** DIRECTIONS **
Copy the passage below on mosquito populations and dengue fever incidence word for word, leaving nothing out.

───── TEXT UNDER STUDY

Vector population and DF incidence. Although often monitored to assess DENV transmission risk, vector abundances are not always associated with DF incidence. In a study in São Paulo, Brazil, Dibo et al. (2008) reported that the average number of female mosquitoes was the best predictor of DF cases in humans and that numbers of female mosquitoes and eggs, and the presence of female mosquitoes were all positively correlated with DF cases (Dibo et al. 2008). However, studies by Chadee et al. (2007) and Wu et al. (2007), using the Breteau index (number of containers inhabited by immature Ae. aegypti per 100 houses inspected), did not find statistically significant relationships between mosquito indices and DF cases, suggesting that the utility of surveying vector populations to evaluate DF risk may vary. Several factors may be responsible for this lack of association. Chadee et al. (2007) posited that the development of herd immunity may explain the decrease in the incidence of DF observed over their 3-year study period despite a consistently high mosquito index. Wu et al. (2007) found temperature to be a significant predictor of DF incidence, and suggested that this relationship may exist because DENV replication within the mosquito is regulated by temperature and, therefore, so is the length of the EIP. It is possible that a given temperature may be sufficient to support vector populations but inadequate to support viral replication, or that once a certain threshold of mosquito density is met, a further increase in density will have only a minimal impact on DENV transmission.

──────────
───── RECORDS SUPPLIED

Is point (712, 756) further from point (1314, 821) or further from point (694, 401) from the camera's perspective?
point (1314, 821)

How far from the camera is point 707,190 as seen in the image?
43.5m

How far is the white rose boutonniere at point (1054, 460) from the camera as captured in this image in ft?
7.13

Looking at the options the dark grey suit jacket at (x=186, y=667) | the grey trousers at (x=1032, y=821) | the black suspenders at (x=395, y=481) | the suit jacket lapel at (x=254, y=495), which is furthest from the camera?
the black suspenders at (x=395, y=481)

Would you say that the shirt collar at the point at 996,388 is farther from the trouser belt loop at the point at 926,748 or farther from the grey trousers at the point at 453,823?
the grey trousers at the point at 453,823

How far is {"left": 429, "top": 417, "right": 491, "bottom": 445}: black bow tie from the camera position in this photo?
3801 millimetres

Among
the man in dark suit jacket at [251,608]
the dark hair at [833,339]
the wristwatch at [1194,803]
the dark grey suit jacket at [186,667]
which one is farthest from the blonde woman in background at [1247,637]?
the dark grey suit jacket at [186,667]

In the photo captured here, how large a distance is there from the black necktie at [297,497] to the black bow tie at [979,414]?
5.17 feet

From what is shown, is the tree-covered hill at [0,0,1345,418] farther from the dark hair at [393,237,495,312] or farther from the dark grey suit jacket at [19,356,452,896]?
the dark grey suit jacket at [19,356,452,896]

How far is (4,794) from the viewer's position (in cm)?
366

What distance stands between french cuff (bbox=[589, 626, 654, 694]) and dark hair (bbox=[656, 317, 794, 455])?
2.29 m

──────────

** EXERCISE OUTPUT **
Vector population and DF incidence. Although often monitored to assess DENV transmission risk, vector abundances are not always associated with DF incidence. In a study in São Paulo, Brazil, Dibo et al. (2008) reported that the average number of female mosquitoes was the best predictor of DF cases in humans and that numbers of female mosquitoes and eggs, and the presence of female mosquitoes were all positively correlated with DF cases (Dibo et al. 2008). However, studies by Chadee et al. (2007) and Wu et al. (2007), using the Breteau index (number of containers inhabited by immature Ae. aegypti per 100 houses inspected), did not find statistically significant relationships between mosquito indices and DF cases, suggesting that the utility of surveying vector populations to evaluate DF risk may vary. Several factors may be responsible for this lack of association. Chadee et al. (2007) posited that the development of herd immunity may explain the decrease in the incidence of DF observed over their 3-year study period despite a consistently high mosquito index. Wu et al. (2007) found temperature to be a significant predictor of DF incidence, and suggested that this relationship may exist because DENV replication within the mosquito is regulated by temperature and, therefore, so is the length of the EIP. It is possible that a given temperature may be sufficient to support vector populations but inadequate to support viral replication, or that once a certain threshold of mosquito density is met, a further increase in density will have only a minimal impact on DENV transmission.